§ DESCRIPTION OF THE TASK:
Excluding images, repeat the data exactly as given.

§ DATA LISTING:
[Start of section]

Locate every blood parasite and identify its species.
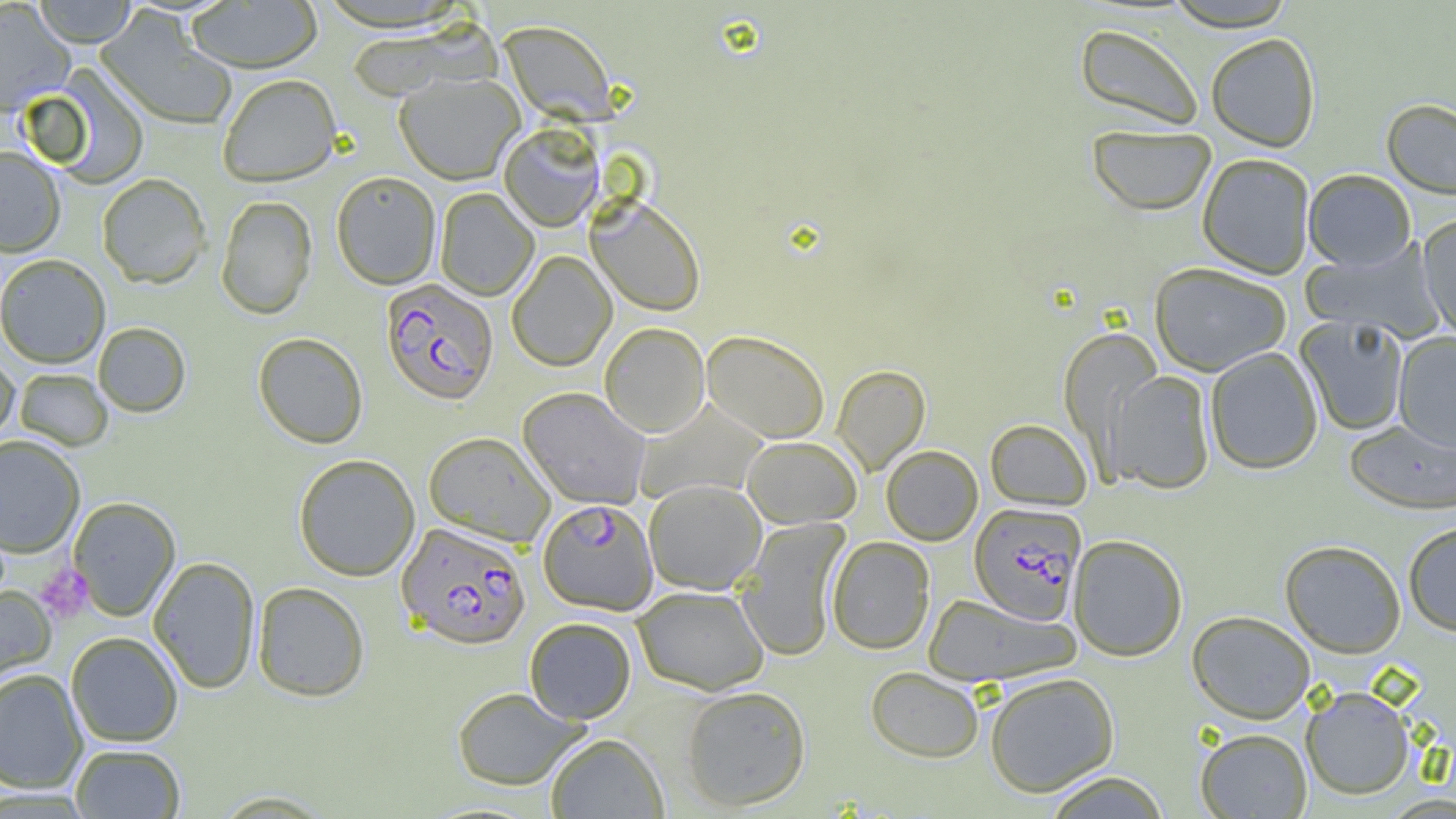
Approximate bounding boxes as (x1,y1)-(x2,y2) corner pairs in pixels.
Plasmodium falciparum-infected red blood cells: (381,280)-(498,405), (538,499)-(658,615), (969,502)-(1086,625), (397,522)-(531,650).
No Plasmodium ovale, Plasmodium malariae, Plasmodium vivax, Babesia divergens, or Trypanosoma brucei observed.

Platelet locations: (36,563)-(93,622). Uninfected red blood cell locations: (33,0)-(137,48), (1162,0)-(1298,31), (0,1)-(75,116), (185,1)-(323,75), (95,9)-(236,132), (499,20)-(619,125), (1074,22)-(1205,132), (1205,32)-(1320,151), (40,66)-(150,189), (394,73)-(524,185), (218,76)-(342,188), (1381,98)-(1456,199), (1087,124)-(1217,216), (499,125)-(604,232), (0,147)-(66,257), (1197,153)-(1315,278), (1303,169)-(1417,271), (331,172)-(441,289), (97,174)-(211,289), (435,188)-(538,301), (216,196)-(317,320), (587,196)-(705,316), (1417,213)-(1456,341), (1301,239)-(1445,342), (507,250)-(616,371), (0,254)-(110,368), (1150,262)-(1291,376), (1295,316)-(1409,436), (600,322)-(710,437), (93,323)-(191,418), (1060,327)-(1164,466), (701,330)-(830,444), (1393,332)-(1456,452), (253,334)-(368,449), (1205,346)-(1323,474), (0,352)-(19,444), (832,365)-(930,475), (14,368)-(113,451), (1106,369)-(1216,494), (518,387)-(650,509), (634,398)-(770,505), (985,419)-(1092,510), (1344,419)-(1456,514), (424,432)-(555,546), (0,435)-(85,557), (742,436)-(862,528), (881,445)-(983,545), (293,454)-(420,581), (643,479)-(766,595), (68,497)-(181,621), (736,516)-(849,662), (1403,521)-(1456,636), (1067,534)-(1188,661), (826,536)-(935,654), (1279,539)-(1407,658), (148,556)-(260,694), (253,582)-(370,702), (0,585)-(56,693), (633,585)-(769,695), (921,593)-(1080,687), (1187,610)-(1316,723), (524,616)-(636,724), (66,631)-(183,747), (865,666)-(984,763), (0,668)-(88,794), (984,672)-(1120,797), (681,685)-(811,812), (1300,685)-(1416,800), (452,687)-(589,792), (1195,728)-(1312,817), (545,733)-(669,819), (70,744)-(186,818), (1041,771)-(1172,818), (210,791)-(337,818), (1380,793)-(1456,819). Slide-level diagnosis: Plasmodium falciparum. Image is 1456×819 pixels. Optical microscopy. Single field of view. Thin blood smear. 1000x magnification.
Assess the morphology of the red blood cells.
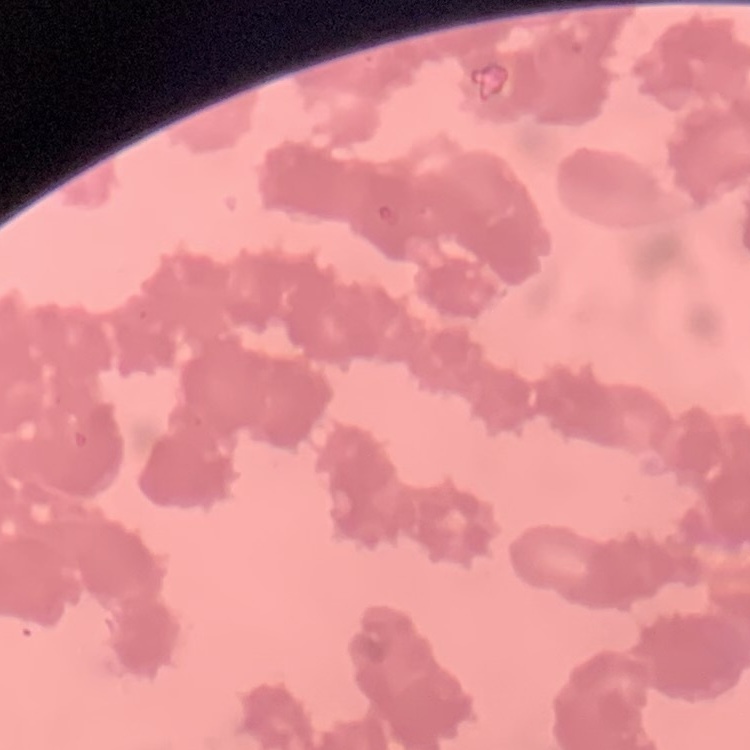
They show rouleaux formation.

Thin peripheral smear. Stained with either Field's or Giemsa. Square crop of a larger photomicrograph.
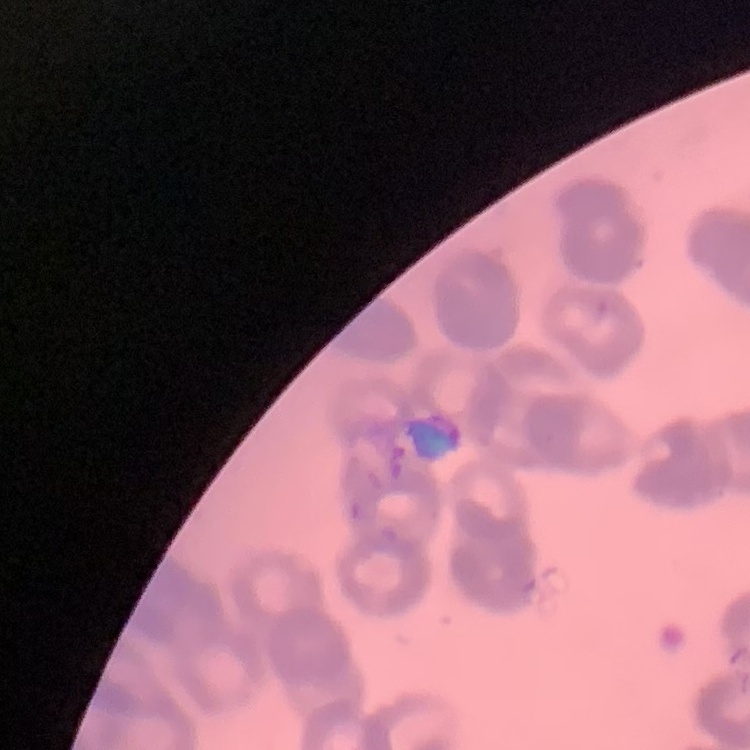 The red blood cells exhibit rouleaux formation. Thin peripheral smear. Field's or Giemsa stain. One tile cut from a larger photomicrograph.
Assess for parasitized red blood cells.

[End of section]

§ RESULT OF THE TASK:
Locate every blood parasite and identify its species.
Approximate bounding boxes as (x1,y1)-(x2,y2) corner pairs in pixels.
Plasmodium falciparum-infected red blood cells: (381,280)-(498,405), (538,499)-(658,615), (969,502)-(1086,625), (397,522)-(531,650).
No Plasmodium ovale, Plasmodium malariae, Plasmodium vivax, Babesia divergens, or Trypanosoma brucei observed.

Platelet locations: (36,563)-(93,622). Uninfected red blood cell locations: (33,0)-(137,48), (1162,0)-(1298,31), (0,1)-(75,116), (185,1)-(323,75), (95,9)-(236,132), (499,20)-(619,125), (1074,22)-(1205,132), (1205,32)-(1320,151), (40,66)-(150,189), (394,73)-(524,185), (218,76)-(342,188), (1381,98)-(1456,199), (1087,124)-(1217,216), (499,125)-(604,232), (0,147)-(66,257), (1197,153)-(1315,278), (1303,169)-(1417,271), (331,172)-(441,289), (97,174)-(211,289), (435,188)-(538,301), (216,196)-(317,320), (587,196)-(705,316), (1417,213)-(1456,341), (1301,239)-(1445,342), (507,250)-(616,371), (0,254)-(110,368), (1150,262)-(1291,376), (1295,316)-(1409,436), (600,322)-(710,437), (93,323)-(191,418), (1060,327)-(1164,466), (701,330)-(830,444), (1393,332)-(1456,452), (253,334)-(368,449), (1205,346)-(1323,474), (0,352)-(19,444), (832,365)-(930,475), (14,368)-(113,451), (1106,369)-(1216,494), (518,387)-(650,509), (634,398)-(770,505), (985,419)-(1092,510), (1344,419)-(1456,514), (424,432)-(555,546), (0,435)-(85,557), (742,436)-(862,528), (881,445)-(983,545), (293,454)-(420,581), (643,479)-(766,595), (68,497)-(181,621), (736,516)-(849,662), (1403,521)-(1456,636), (1067,534)-(1188,661), (826,536)-(935,654), (1279,539)-(1407,658), (148,556)-(260,694), (253,582)-(370,702), (0,585)-(56,693), (633,585)-(769,695), (921,593)-(1080,687), (1187,610)-(1316,723), (524,616)-(636,724), (66,631)-(183,747), (865,666)-(984,763), (0,668)-(88,794), (984,672)-(1120,797), (681,685)-(811,812), (1300,685)-(1416,800), (452,687)-(589,792), (1195,728)-(1312,817), (545,733)-(669,819), (70,744)-(186,818), (1041,771)-(1172,818), (210,791)-(337,818), (1380,793)-(1456,819). Slide-level diagnosis: Plasmodium falciparum. Image is 1456×819 pixels. Optical microscopy. Single field of view. Thin blood smear. 1000x magnification.
Assess the morphology of the red blood cells.
They show rouleaux formation.

Thin peripheral smear. Stained with either Field's or Giemsa. Square crop of a larger photomicrograph.
 The red blood cells exhibit rouleaux formation. Thin peripheral smear. Field's or Giemsa stain. One tile cut from a larger photomicrograph.
Assess for parasitized red blood cells.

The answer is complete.